REQUIRED TASK: In the piece about the sunflower bloom at McKee-Beshers Wildlife Management Area, how many acres of flowers does the field cover?

SOURCE EXTRACT:
I’m no horticulturalist or anything, but I loves me a beautiful flower bloom. It’s not just the dramatic vistas they create as brilliant bursts of color stretch across landscapes; something about the annual recurrence — the concept of renewal — is at once comforting, uplifting, exciting, and hopeful. (Why, hello, my inner cheeseball.)
This was the first time we went to see the sunflower bloom at McKee-Beshers Wildlife Management Area in Poolesville, MD. I’d actually never heard about it before and have the Montgomery County Tourism Office on social media to thank for the heads-up this year. It was one of their Instagram posts that alerted me to the peak dates, which are right now through next weekend.
So, this bloom is amazing! The thirty acres of tall yellow flowers is such a happy sight, like a big congregation of smiling emoji sunshine faces. It was a crazy hot day when Owen and I went to see it, but I’m so glad we braved the temps. We didn’t stay too long, about 20-30 minutes, but it was enough time to take in the sublime scene. I recommend wearing hats, close-toed shoes, and sunscreen, and bringing along a bottle of water.
I couldn’t find an exact address for McKee-Beshers, but put the location in my phone GPS and followed the route. It led us to a small parking lot just off River Road, and a sign there confirmed we were in the right place. (There’s no admission, just park and head to the fields.) It’s just a few minutes down the road from Homestead Farms, so I recommend planning a visit there, too, to make the most of your time while you’re out that way. We did some blackberry picking and enjoyed a picnic lunch that we brought along. Just make sure you go soon, because the bloom (and blackberries!) won’t be there for much longer.

GIVEN INFORMATION:
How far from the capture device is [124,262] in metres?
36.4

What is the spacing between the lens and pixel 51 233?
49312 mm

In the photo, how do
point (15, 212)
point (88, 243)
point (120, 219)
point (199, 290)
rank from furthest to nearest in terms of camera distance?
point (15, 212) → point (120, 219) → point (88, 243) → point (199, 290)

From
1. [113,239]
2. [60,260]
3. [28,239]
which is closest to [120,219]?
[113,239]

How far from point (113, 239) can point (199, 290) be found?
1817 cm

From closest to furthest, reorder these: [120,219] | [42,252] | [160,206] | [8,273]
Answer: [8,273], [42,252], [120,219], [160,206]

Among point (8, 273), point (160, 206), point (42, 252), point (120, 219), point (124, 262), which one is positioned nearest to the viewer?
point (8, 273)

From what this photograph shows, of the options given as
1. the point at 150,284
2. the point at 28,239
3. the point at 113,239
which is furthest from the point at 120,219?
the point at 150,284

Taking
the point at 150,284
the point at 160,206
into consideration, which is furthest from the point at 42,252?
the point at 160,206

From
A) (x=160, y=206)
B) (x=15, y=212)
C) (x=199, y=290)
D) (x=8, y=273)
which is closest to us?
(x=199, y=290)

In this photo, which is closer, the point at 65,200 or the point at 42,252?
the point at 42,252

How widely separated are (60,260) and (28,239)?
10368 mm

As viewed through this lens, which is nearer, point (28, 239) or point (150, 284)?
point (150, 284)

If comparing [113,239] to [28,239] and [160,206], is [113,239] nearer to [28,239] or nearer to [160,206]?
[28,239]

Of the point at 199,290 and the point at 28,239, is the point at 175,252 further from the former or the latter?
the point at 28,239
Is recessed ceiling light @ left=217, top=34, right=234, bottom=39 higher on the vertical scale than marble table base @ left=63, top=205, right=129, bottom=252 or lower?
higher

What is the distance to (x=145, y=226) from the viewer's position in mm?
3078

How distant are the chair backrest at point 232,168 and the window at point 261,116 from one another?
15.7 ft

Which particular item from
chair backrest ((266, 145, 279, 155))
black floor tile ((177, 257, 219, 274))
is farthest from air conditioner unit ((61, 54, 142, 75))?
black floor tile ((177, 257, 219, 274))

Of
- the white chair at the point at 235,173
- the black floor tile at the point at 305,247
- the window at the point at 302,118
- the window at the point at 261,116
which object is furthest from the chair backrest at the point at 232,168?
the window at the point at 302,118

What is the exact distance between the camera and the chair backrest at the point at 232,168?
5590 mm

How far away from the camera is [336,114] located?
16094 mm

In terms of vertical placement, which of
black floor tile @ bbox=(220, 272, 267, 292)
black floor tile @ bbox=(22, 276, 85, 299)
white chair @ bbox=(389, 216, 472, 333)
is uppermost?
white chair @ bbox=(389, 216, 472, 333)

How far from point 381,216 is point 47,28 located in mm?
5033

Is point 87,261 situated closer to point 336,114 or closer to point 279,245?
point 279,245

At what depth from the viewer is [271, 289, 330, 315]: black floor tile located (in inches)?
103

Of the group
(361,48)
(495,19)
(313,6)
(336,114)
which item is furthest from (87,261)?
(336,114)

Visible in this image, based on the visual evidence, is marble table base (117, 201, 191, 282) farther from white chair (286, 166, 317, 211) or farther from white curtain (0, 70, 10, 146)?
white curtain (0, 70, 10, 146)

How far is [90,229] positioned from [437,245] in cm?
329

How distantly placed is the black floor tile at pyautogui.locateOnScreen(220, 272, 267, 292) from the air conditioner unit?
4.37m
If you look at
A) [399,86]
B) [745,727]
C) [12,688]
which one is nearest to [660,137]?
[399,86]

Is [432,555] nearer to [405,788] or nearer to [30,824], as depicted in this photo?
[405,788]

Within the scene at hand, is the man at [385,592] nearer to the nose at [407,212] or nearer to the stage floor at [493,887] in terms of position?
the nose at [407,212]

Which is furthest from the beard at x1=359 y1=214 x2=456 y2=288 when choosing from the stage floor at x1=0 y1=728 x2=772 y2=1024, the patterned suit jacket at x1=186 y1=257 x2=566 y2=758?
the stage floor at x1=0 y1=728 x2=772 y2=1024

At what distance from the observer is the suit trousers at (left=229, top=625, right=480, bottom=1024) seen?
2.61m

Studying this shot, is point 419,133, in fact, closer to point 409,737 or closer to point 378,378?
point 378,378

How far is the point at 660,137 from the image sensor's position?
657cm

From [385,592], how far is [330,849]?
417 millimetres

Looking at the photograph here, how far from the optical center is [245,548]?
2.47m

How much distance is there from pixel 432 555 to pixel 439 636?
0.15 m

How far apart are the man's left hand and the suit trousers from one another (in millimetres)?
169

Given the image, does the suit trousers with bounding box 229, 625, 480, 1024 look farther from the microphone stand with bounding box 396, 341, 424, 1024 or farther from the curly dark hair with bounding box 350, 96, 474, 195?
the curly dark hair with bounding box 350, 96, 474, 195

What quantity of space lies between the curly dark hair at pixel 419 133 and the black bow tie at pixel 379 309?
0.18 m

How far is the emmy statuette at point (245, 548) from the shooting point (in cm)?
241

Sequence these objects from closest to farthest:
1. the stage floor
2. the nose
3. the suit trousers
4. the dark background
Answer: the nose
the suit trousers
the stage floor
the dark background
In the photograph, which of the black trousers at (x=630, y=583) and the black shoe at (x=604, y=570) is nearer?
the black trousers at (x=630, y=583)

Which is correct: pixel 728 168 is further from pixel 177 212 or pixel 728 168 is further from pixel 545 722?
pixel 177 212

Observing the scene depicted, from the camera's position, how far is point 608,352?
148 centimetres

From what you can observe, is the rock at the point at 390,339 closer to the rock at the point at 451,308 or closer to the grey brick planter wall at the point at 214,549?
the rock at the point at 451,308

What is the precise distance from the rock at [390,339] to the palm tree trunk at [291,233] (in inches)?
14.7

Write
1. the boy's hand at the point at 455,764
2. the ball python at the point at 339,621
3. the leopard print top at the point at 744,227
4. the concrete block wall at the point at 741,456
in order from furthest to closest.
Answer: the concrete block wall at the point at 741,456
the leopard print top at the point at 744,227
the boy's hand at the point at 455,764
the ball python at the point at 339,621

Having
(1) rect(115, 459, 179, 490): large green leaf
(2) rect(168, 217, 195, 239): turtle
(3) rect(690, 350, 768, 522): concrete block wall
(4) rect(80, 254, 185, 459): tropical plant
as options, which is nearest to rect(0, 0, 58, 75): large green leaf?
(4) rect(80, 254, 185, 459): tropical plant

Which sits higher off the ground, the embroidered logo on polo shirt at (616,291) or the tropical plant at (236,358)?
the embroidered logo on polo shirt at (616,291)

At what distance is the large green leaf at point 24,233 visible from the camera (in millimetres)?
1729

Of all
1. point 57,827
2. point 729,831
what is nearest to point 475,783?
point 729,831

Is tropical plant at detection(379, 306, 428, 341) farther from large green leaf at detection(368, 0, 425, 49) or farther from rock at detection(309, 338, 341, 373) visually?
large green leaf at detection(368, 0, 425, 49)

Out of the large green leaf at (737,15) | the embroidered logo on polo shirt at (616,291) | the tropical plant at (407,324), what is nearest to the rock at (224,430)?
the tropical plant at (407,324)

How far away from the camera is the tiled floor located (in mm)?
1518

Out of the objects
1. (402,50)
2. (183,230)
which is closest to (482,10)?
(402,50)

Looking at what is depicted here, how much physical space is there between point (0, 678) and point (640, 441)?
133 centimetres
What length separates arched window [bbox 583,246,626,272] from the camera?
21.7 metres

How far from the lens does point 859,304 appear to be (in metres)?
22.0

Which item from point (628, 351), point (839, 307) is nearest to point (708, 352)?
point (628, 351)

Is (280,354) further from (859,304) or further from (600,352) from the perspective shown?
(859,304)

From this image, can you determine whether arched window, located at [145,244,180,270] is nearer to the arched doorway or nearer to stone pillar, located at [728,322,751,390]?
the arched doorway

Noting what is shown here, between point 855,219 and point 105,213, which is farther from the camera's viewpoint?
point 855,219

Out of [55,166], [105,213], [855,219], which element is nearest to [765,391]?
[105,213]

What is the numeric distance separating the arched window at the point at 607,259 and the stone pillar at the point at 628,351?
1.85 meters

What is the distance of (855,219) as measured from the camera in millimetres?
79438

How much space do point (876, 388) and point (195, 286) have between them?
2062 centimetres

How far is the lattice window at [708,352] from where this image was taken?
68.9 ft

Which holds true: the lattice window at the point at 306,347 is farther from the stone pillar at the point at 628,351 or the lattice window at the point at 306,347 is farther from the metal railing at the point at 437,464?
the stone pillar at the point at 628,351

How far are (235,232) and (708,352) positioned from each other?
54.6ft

RESULT BELOW: Thirty acres.